Précisions sur les obligations de la tête de réseau française en cas de crise de la marque

CA Paris, 16 décembre 2015, RG n°13/14048

La filiale française d’un groupe international n’engage pas sa responsabilité auprès de ses distributeurs lorsque, en période délicate, son comportement est conforme aux solutions espérées.

Ce qu’il faut retenir : La filiale française d’un groupe international n’engage pas sa responsabilité auprès de ses distributeurs lorsque, en période délicate, son comportement est conforme aux solutions espérées.

Pour approfondir : La société française, filiale d’un groupe international, contractuellement liée à des distributeurs, se trouve dans une situation délicate lorsque la marque objet de la distribution traverse une crise et que les solutions adoptées par le groupe, au niveau international, impactent ses distributeurs.

La Cour d’appel de Paris, au sein de la décision commentée, a tenu compte de cette situation afin de préciser les obligations pesant sur la filiale française dans ce type de situation.

Les faits ayant donné lieu à cette décision étaient schématiquement les suivants. La société mère d’un groupe international de distribution automobile avait contrôlé pendant 8 ans une société fabriquant des automobiles sous sa marque. La filiale française du groupe international, importateur en France des produits de ladite marque, était liée à plusieurs distributeurs sélectifs habilités à distribuer ces produits.

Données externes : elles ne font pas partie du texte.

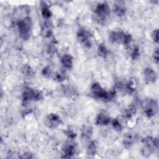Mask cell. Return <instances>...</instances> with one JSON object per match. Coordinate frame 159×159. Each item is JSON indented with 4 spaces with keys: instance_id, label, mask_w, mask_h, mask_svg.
<instances>
[{
    "instance_id": "4316f807",
    "label": "cell",
    "mask_w": 159,
    "mask_h": 159,
    "mask_svg": "<svg viewBox=\"0 0 159 159\" xmlns=\"http://www.w3.org/2000/svg\"><path fill=\"white\" fill-rule=\"evenodd\" d=\"M152 39L153 40V41L156 43H158V29L154 30V31L152 32Z\"/></svg>"
},
{
    "instance_id": "ba28073f",
    "label": "cell",
    "mask_w": 159,
    "mask_h": 159,
    "mask_svg": "<svg viewBox=\"0 0 159 159\" xmlns=\"http://www.w3.org/2000/svg\"><path fill=\"white\" fill-rule=\"evenodd\" d=\"M126 33L121 31H112L109 34L110 41L113 43H122L123 44Z\"/></svg>"
},
{
    "instance_id": "e0dca14e",
    "label": "cell",
    "mask_w": 159,
    "mask_h": 159,
    "mask_svg": "<svg viewBox=\"0 0 159 159\" xmlns=\"http://www.w3.org/2000/svg\"><path fill=\"white\" fill-rule=\"evenodd\" d=\"M97 150V145L95 142L92 141L89 143L88 147H87V153L89 155L93 156L95 155L96 153Z\"/></svg>"
},
{
    "instance_id": "4dcf8cb0",
    "label": "cell",
    "mask_w": 159,
    "mask_h": 159,
    "mask_svg": "<svg viewBox=\"0 0 159 159\" xmlns=\"http://www.w3.org/2000/svg\"><path fill=\"white\" fill-rule=\"evenodd\" d=\"M19 157L21 158H33V156H32V154H31L30 152H26Z\"/></svg>"
},
{
    "instance_id": "30bf717a",
    "label": "cell",
    "mask_w": 159,
    "mask_h": 159,
    "mask_svg": "<svg viewBox=\"0 0 159 159\" xmlns=\"http://www.w3.org/2000/svg\"><path fill=\"white\" fill-rule=\"evenodd\" d=\"M110 117L104 113H100L96 118V124L97 125L106 126L110 123Z\"/></svg>"
},
{
    "instance_id": "5b68a950",
    "label": "cell",
    "mask_w": 159,
    "mask_h": 159,
    "mask_svg": "<svg viewBox=\"0 0 159 159\" xmlns=\"http://www.w3.org/2000/svg\"><path fill=\"white\" fill-rule=\"evenodd\" d=\"M95 13L100 22L102 23L106 21V18L110 14V8L106 3H100L97 6L95 10Z\"/></svg>"
},
{
    "instance_id": "4fadbf2b",
    "label": "cell",
    "mask_w": 159,
    "mask_h": 159,
    "mask_svg": "<svg viewBox=\"0 0 159 159\" xmlns=\"http://www.w3.org/2000/svg\"><path fill=\"white\" fill-rule=\"evenodd\" d=\"M61 63L65 68L70 69L73 66V57L70 54H65L62 57Z\"/></svg>"
},
{
    "instance_id": "7402d4cb",
    "label": "cell",
    "mask_w": 159,
    "mask_h": 159,
    "mask_svg": "<svg viewBox=\"0 0 159 159\" xmlns=\"http://www.w3.org/2000/svg\"><path fill=\"white\" fill-rule=\"evenodd\" d=\"M22 72L24 75L27 76H31L33 75V71L31 68L28 65H25L22 68Z\"/></svg>"
},
{
    "instance_id": "52a82bcc",
    "label": "cell",
    "mask_w": 159,
    "mask_h": 159,
    "mask_svg": "<svg viewBox=\"0 0 159 159\" xmlns=\"http://www.w3.org/2000/svg\"><path fill=\"white\" fill-rule=\"evenodd\" d=\"M61 123L60 117L55 114H50L46 117V124L51 129L57 128Z\"/></svg>"
},
{
    "instance_id": "44dd1931",
    "label": "cell",
    "mask_w": 159,
    "mask_h": 159,
    "mask_svg": "<svg viewBox=\"0 0 159 159\" xmlns=\"http://www.w3.org/2000/svg\"><path fill=\"white\" fill-rule=\"evenodd\" d=\"M112 126H113V128L115 129V131H116L117 132H120L123 130L122 125L116 119H114V120L112 121Z\"/></svg>"
},
{
    "instance_id": "f546056e",
    "label": "cell",
    "mask_w": 159,
    "mask_h": 159,
    "mask_svg": "<svg viewBox=\"0 0 159 159\" xmlns=\"http://www.w3.org/2000/svg\"><path fill=\"white\" fill-rule=\"evenodd\" d=\"M43 74L45 76H49L51 75V69L49 67H47L46 68H44L43 70Z\"/></svg>"
},
{
    "instance_id": "8fae6325",
    "label": "cell",
    "mask_w": 159,
    "mask_h": 159,
    "mask_svg": "<svg viewBox=\"0 0 159 159\" xmlns=\"http://www.w3.org/2000/svg\"><path fill=\"white\" fill-rule=\"evenodd\" d=\"M52 24L50 22H46L44 24L42 30L41 34L44 37H49L52 34Z\"/></svg>"
},
{
    "instance_id": "ac0fdd59",
    "label": "cell",
    "mask_w": 159,
    "mask_h": 159,
    "mask_svg": "<svg viewBox=\"0 0 159 159\" xmlns=\"http://www.w3.org/2000/svg\"><path fill=\"white\" fill-rule=\"evenodd\" d=\"M109 51L106 47L104 44H100L98 49V54L100 57L102 58H106L108 55Z\"/></svg>"
},
{
    "instance_id": "603a6c76",
    "label": "cell",
    "mask_w": 159,
    "mask_h": 159,
    "mask_svg": "<svg viewBox=\"0 0 159 159\" xmlns=\"http://www.w3.org/2000/svg\"><path fill=\"white\" fill-rule=\"evenodd\" d=\"M135 111H136V108H135V107H134V106L130 107L129 109H128L126 111V112H125L126 116L128 118H130L132 116H133V115L135 114Z\"/></svg>"
},
{
    "instance_id": "83f0119b",
    "label": "cell",
    "mask_w": 159,
    "mask_h": 159,
    "mask_svg": "<svg viewBox=\"0 0 159 159\" xmlns=\"http://www.w3.org/2000/svg\"><path fill=\"white\" fill-rule=\"evenodd\" d=\"M65 133H66V135H67L70 139H73L76 137V134L70 129H68L67 131H65Z\"/></svg>"
},
{
    "instance_id": "d6986e66",
    "label": "cell",
    "mask_w": 159,
    "mask_h": 159,
    "mask_svg": "<svg viewBox=\"0 0 159 159\" xmlns=\"http://www.w3.org/2000/svg\"><path fill=\"white\" fill-rule=\"evenodd\" d=\"M134 137L132 135H126L124 139V141H123V144L124 145V147L127 149H129L130 148L133 143H134Z\"/></svg>"
},
{
    "instance_id": "484cf974",
    "label": "cell",
    "mask_w": 159,
    "mask_h": 159,
    "mask_svg": "<svg viewBox=\"0 0 159 159\" xmlns=\"http://www.w3.org/2000/svg\"><path fill=\"white\" fill-rule=\"evenodd\" d=\"M47 52L51 55H54L56 52V47L54 44H51L47 48Z\"/></svg>"
},
{
    "instance_id": "cb8c5ba5",
    "label": "cell",
    "mask_w": 159,
    "mask_h": 159,
    "mask_svg": "<svg viewBox=\"0 0 159 159\" xmlns=\"http://www.w3.org/2000/svg\"><path fill=\"white\" fill-rule=\"evenodd\" d=\"M66 78V75L65 73L61 72V73H58L55 75V79L56 80L59 82H62Z\"/></svg>"
},
{
    "instance_id": "7c38bea8",
    "label": "cell",
    "mask_w": 159,
    "mask_h": 159,
    "mask_svg": "<svg viewBox=\"0 0 159 159\" xmlns=\"http://www.w3.org/2000/svg\"><path fill=\"white\" fill-rule=\"evenodd\" d=\"M75 153V147L72 144H68L63 149V153L62 156L63 158H71Z\"/></svg>"
},
{
    "instance_id": "f1b7e54d",
    "label": "cell",
    "mask_w": 159,
    "mask_h": 159,
    "mask_svg": "<svg viewBox=\"0 0 159 159\" xmlns=\"http://www.w3.org/2000/svg\"><path fill=\"white\" fill-rule=\"evenodd\" d=\"M153 59L155 60V62H156L157 64L158 63V59H159V57H158V49L157 48L155 51H154V52H153Z\"/></svg>"
},
{
    "instance_id": "277c9868",
    "label": "cell",
    "mask_w": 159,
    "mask_h": 159,
    "mask_svg": "<svg viewBox=\"0 0 159 159\" xmlns=\"http://www.w3.org/2000/svg\"><path fill=\"white\" fill-rule=\"evenodd\" d=\"M22 97L23 100L25 101H39L43 99V95L41 92L27 87L24 90Z\"/></svg>"
},
{
    "instance_id": "9a60e30c",
    "label": "cell",
    "mask_w": 159,
    "mask_h": 159,
    "mask_svg": "<svg viewBox=\"0 0 159 159\" xmlns=\"http://www.w3.org/2000/svg\"><path fill=\"white\" fill-rule=\"evenodd\" d=\"M41 13L43 17L45 18H49L52 15V13L48 5L45 2L41 3Z\"/></svg>"
},
{
    "instance_id": "5bb4252c",
    "label": "cell",
    "mask_w": 159,
    "mask_h": 159,
    "mask_svg": "<svg viewBox=\"0 0 159 159\" xmlns=\"http://www.w3.org/2000/svg\"><path fill=\"white\" fill-rule=\"evenodd\" d=\"M114 12L117 16L123 17L126 14V10L124 5H122L121 3H119L114 5Z\"/></svg>"
},
{
    "instance_id": "9c48e42d",
    "label": "cell",
    "mask_w": 159,
    "mask_h": 159,
    "mask_svg": "<svg viewBox=\"0 0 159 159\" xmlns=\"http://www.w3.org/2000/svg\"><path fill=\"white\" fill-rule=\"evenodd\" d=\"M144 78L148 83H154L157 80V74L152 68H147L144 71Z\"/></svg>"
},
{
    "instance_id": "ffe728a7",
    "label": "cell",
    "mask_w": 159,
    "mask_h": 159,
    "mask_svg": "<svg viewBox=\"0 0 159 159\" xmlns=\"http://www.w3.org/2000/svg\"><path fill=\"white\" fill-rule=\"evenodd\" d=\"M63 91L66 95H68L69 96H74L76 94V90H75V88H72L71 87H69V86L64 87L63 88Z\"/></svg>"
},
{
    "instance_id": "8992f818",
    "label": "cell",
    "mask_w": 159,
    "mask_h": 159,
    "mask_svg": "<svg viewBox=\"0 0 159 159\" xmlns=\"http://www.w3.org/2000/svg\"><path fill=\"white\" fill-rule=\"evenodd\" d=\"M157 111H158V104L156 101L150 100L146 103L144 107V112L147 117H151L155 116Z\"/></svg>"
},
{
    "instance_id": "3957f363",
    "label": "cell",
    "mask_w": 159,
    "mask_h": 159,
    "mask_svg": "<svg viewBox=\"0 0 159 159\" xmlns=\"http://www.w3.org/2000/svg\"><path fill=\"white\" fill-rule=\"evenodd\" d=\"M77 39L85 47L90 49L92 47V35L90 32L84 29H80L77 33Z\"/></svg>"
},
{
    "instance_id": "2e32d148",
    "label": "cell",
    "mask_w": 159,
    "mask_h": 159,
    "mask_svg": "<svg viewBox=\"0 0 159 159\" xmlns=\"http://www.w3.org/2000/svg\"><path fill=\"white\" fill-rule=\"evenodd\" d=\"M93 134V129L90 126H85L82 129V136L85 139H90Z\"/></svg>"
},
{
    "instance_id": "7a4b0ae2",
    "label": "cell",
    "mask_w": 159,
    "mask_h": 159,
    "mask_svg": "<svg viewBox=\"0 0 159 159\" xmlns=\"http://www.w3.org/2000/svg\"><path fill=\"white\" fill-rule=\"evenodd\" d=\"M18 27L20 37L24 41L28 40L32 30L31 19L29 17H26L19 20L18 22Z\"/></svg>"
},
{
    "instance_id": "6da1fadb",
    "label": "cell",
    "mask_w": 159,
    "mask_h": 159,
    "mask_svg": "<svg viewBox=\"0 0 159 159\" xmlns=\"http://www.w3.org/2000/svg\"><path fill=\"white\" fill-rule=\"evenodd\" d=\"M91 92L95 98L105 101H110L112 100L116 94L114 91H111L110 92L105 91L98 83H95L92 85L91 87Z\"/></svg>"
},
{
    "instance_id": "d4e9b609",
    "label": "cell",
    "mask_w": 159,
    "mask_h": 159,
    "mask_svg": "<svg viewBox=\"0 0 159 159\" xmlns=\"http://www.w3.org/2000/svg\"><path fill=\"white\" fill-rule=\"evenodd\" d=\"M139 49L137 47H136L131 54V57L133 60H136L139 57Z\"/></svg>"
}]
</instances>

Au milieu de l’année 2008, le groupe international avait connu de grandes difficultés de trésorerie qui l’avaient conduit à céder la branche d’activité relative aux produits précités.

Les distributeurs de la filiale française recherchaient la responsabilité de cette dernière sur plusieurs points.

En premier lieu, les distributeurs cherchaient à imputer à la filiale française les fautes de sa société mère, en se fondant sur l’absence d’indépendance de la filiale et son indissociabilité de la société mère. Sur ce point, la Cour rappelle que la filiale ne saurait répondre que des fautes qu’elle a commises et qu’elle ne saurait réparer que le préjudice causé par ses fautes. L’argumentation des distributeurs à ce titre est entièrement écartée.

En second lieu, les distributeurs reprochaient à la filiale un manque de loyauté dans la communication, soutenant qu’elle les avait entretenus dans de faux espoirs sur l’avenir de la marque. Ce grief est néanmoins également écarté, pour deux raisons essentielles :

  • les courriers mentionnés ne comprenaient aucun mensonge et seulement de l’enthousiasme et de l’espoir, jugés par la Cour indispensables dans le contexte délicat ;
  • le professionnalisme et l’expérience des distributeurs les mettaient nécessairement en mesure d’apprécier la juste valeur de ces propos.

En troisième lieu, les distributeurs reprochaient à la filiale de leur avoir fait espérer en vain, lors de l’information précontractuelle, une progression significative des ventes. Ce grief, formulé après plusieurs années d’exécution des contrats, est écarté dans la mesure où, d’une part, aucun engagement n’avait été pris par la tête de réseau (seuls des « objectifs » voire des « rêves » avaient été mentionnés) et où, d’autre part, la filiale française, importateur, ne pouvait garantir de niveaux de vente, dans la mesure où elle ne maitrisait pas la sortie de nouveaux modèles.

En quatrième lieu et enfin, les distributeurs reprochaient à la filiale française de ne pas leur avoir proposé, compte tenu des circonstances, de quitter le réseau avec un préavis de deux ans. A ce titre, la Cour, rappelant à nouveau le statut de commerçants indépendants et responsables des distributeurs, relève que la filiale française n’avait pas à leur proposer une telle solution alors que des moyens de pérenniser la marque étaient précisément recherchés et susceptibles d’être trouvés à l’époque. La Cour ajoute que la filiale française, une fois la cession de la branche d’activité décidée par sa société mère, n’avait pu que proposer à ses distributeurs la cession des contrats au cessionnaire de la branche d’activité, cession que les distributeurs ont refusé. Ce dernier grief est donc également écarté.